Fear: The Startup Serial Killer Which Must Not Be Named

We don’t talk about fears in startups often, or well. But the unexamined and unreconciled fears of the entrepreneur (not to mention the leadership team and the board) are among the most common causes of a company underperforming or going out of business. It might look like founder infighting or capital inefficiency, but behind all those easier to swallow explanations, more often than not, lies fear. Raw and thick.

This is uncomfortable to write, but that’s the problem. Our industry’s inability to talk about fear directly has instead led it to fester in the background, the root cause of symptoms we spend so much time addressing.

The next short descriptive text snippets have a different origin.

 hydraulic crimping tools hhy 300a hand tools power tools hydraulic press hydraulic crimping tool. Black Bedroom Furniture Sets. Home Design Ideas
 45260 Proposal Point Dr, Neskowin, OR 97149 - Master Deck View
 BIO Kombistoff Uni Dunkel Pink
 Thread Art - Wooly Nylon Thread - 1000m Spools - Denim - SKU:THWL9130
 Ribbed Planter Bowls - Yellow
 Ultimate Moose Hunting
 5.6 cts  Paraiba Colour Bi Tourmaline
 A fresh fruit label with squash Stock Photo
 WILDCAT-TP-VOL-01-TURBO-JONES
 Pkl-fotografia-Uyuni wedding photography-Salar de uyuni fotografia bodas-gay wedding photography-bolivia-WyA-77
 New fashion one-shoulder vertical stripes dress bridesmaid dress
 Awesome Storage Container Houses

I want to talk about fear because I learned the hard way that to move past your fears, to be free of them and gain back the autonomy that will allow you to make your best decisions, you must bring them into the light of day.

"The first step in solving a problem is recognizing there is one."
— Will McAvoy

So let’s do this. 

My parents got divorced when I was fifteen, and fifteen years later it almost killed my business.

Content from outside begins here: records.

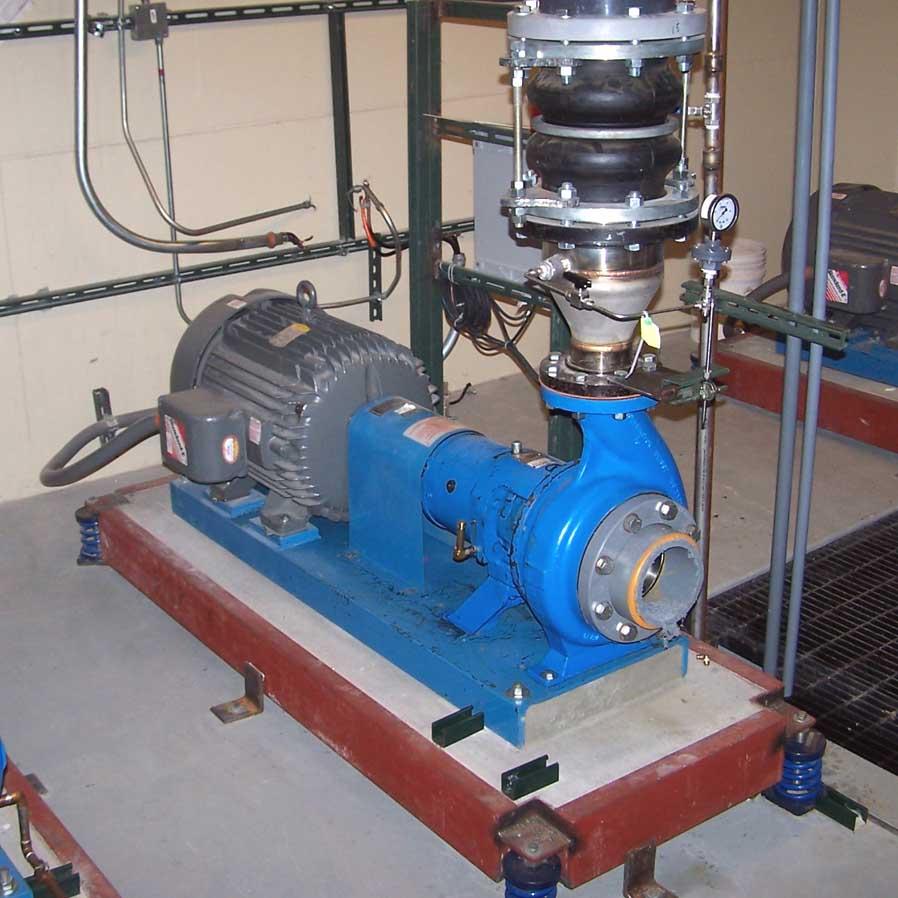 Ingersoll Dresser Grp 6 X 4 10 Centrifugal Liquid Pump System With Baldor 75 Hp Motor Rebuilt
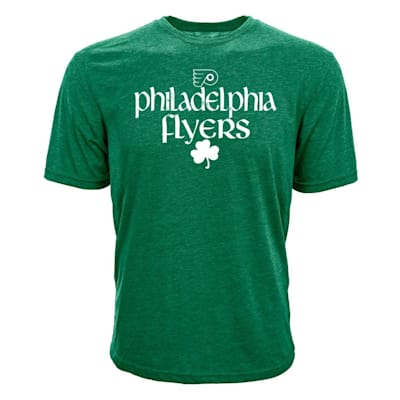 (Levelwear Philadelphia Flyers St. Patrick's Day Tee Shirt - Adult)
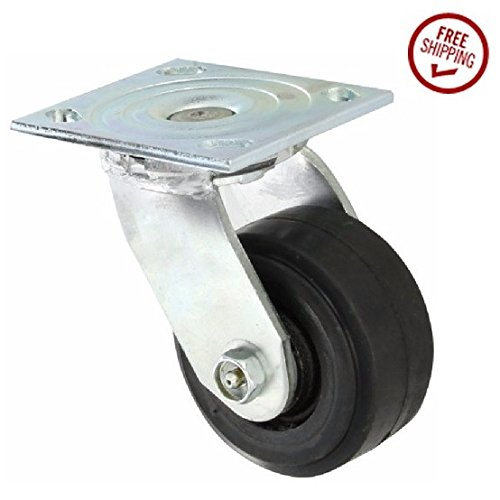 Albion-16-Series-Medium-Heavy-Duty-Zinc-Swivel-Plate-Caster-Roller-Bearing-4-Diameter-Mold-on-Rubber-on-Cast-Iron-Wheel-4-12-Length-x-4-Width-Plate-300-lbs-Capacity-Pack-of-4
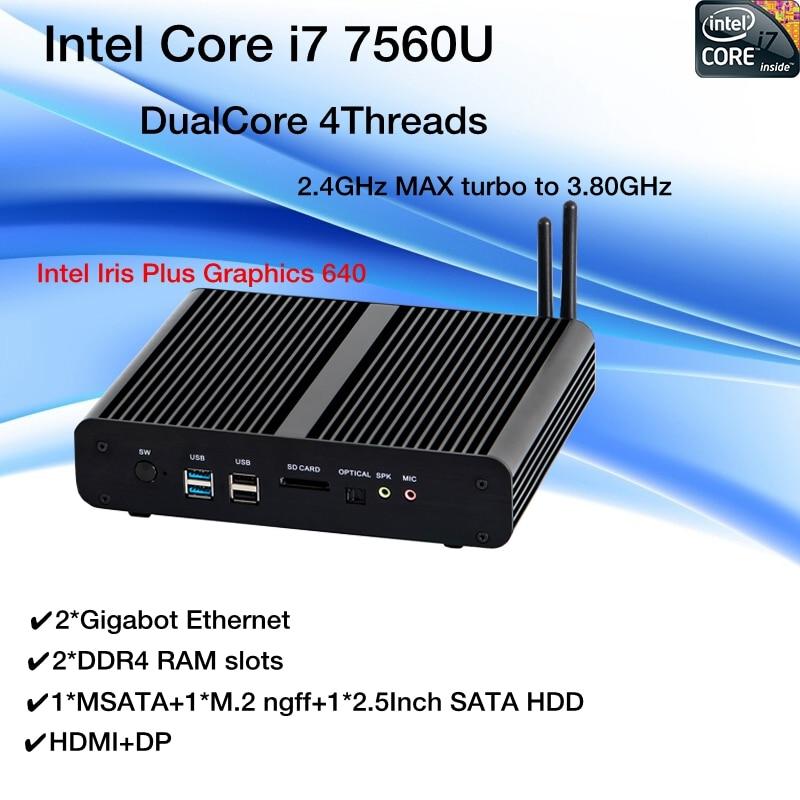 Nova KabyLake Intel Core i7 7560U/7660U 3.8 GHz Fanless Mini PC porta Óptica 2 * lan Intel Íris além de Gráficos 640 DDR4 Barebone PC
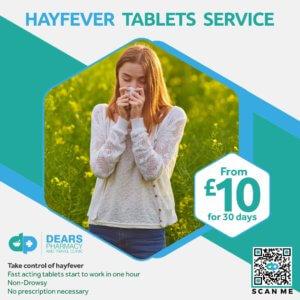 Hay Fever Tablets Service Dears Pharmacy Edinburgh Fife
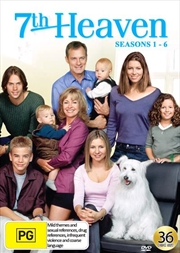 7th Heaven - Season 1-6 - Collection 1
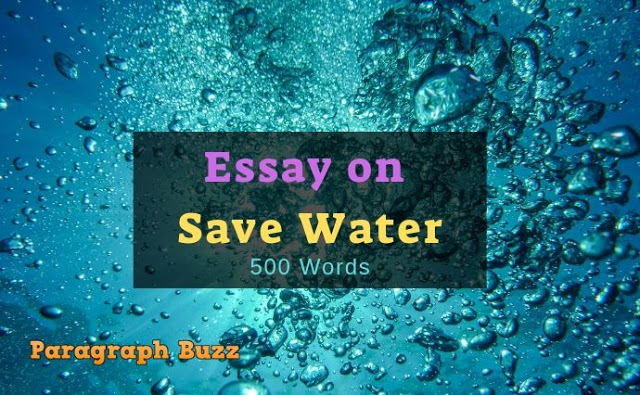Essay on Save Water in 500 Words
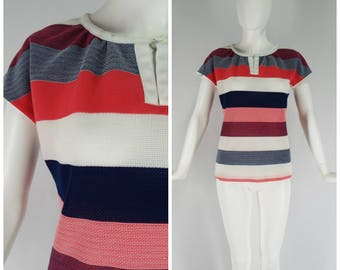 Vintage Womens 1970s / 1980s Jantzen Pink White and Navy Blue Stripe Short Sleeve Pullover Mesh Top | Size S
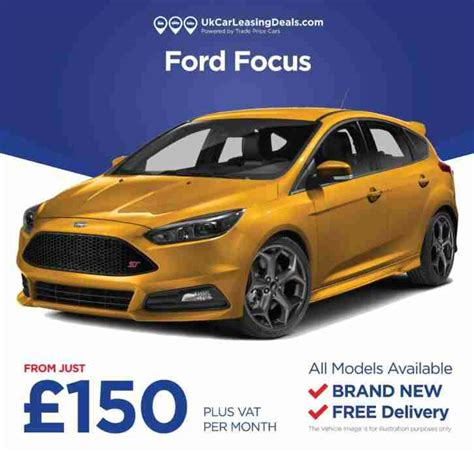 ford all models ford brand new focus all models available car for sale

I was blindsided when my dad told me, driving me home from school, that he was moving out. In hindsight I can now see the signals, but as a kid all I saw was my mom and dad, and their unceasing parentness. And then, out of nowhere, I saw my mom. And then, separately, my dad. At the time I played it off as though it didn’t phase me. People got divorced all the time. No big deal. But I can see now just how thoroughly that event shaped my view on life. On relationships, on business. On people leaving me.

Fifteen years after my dad moved out I was running a high growth, venture-backed rocketship. We were 9 months removed from raising our Series A round, and we were flying high. In those nine months we had scaled from 15 to 75 people, we were hitting all our numbers, and everything was shaping up well to raise our series B.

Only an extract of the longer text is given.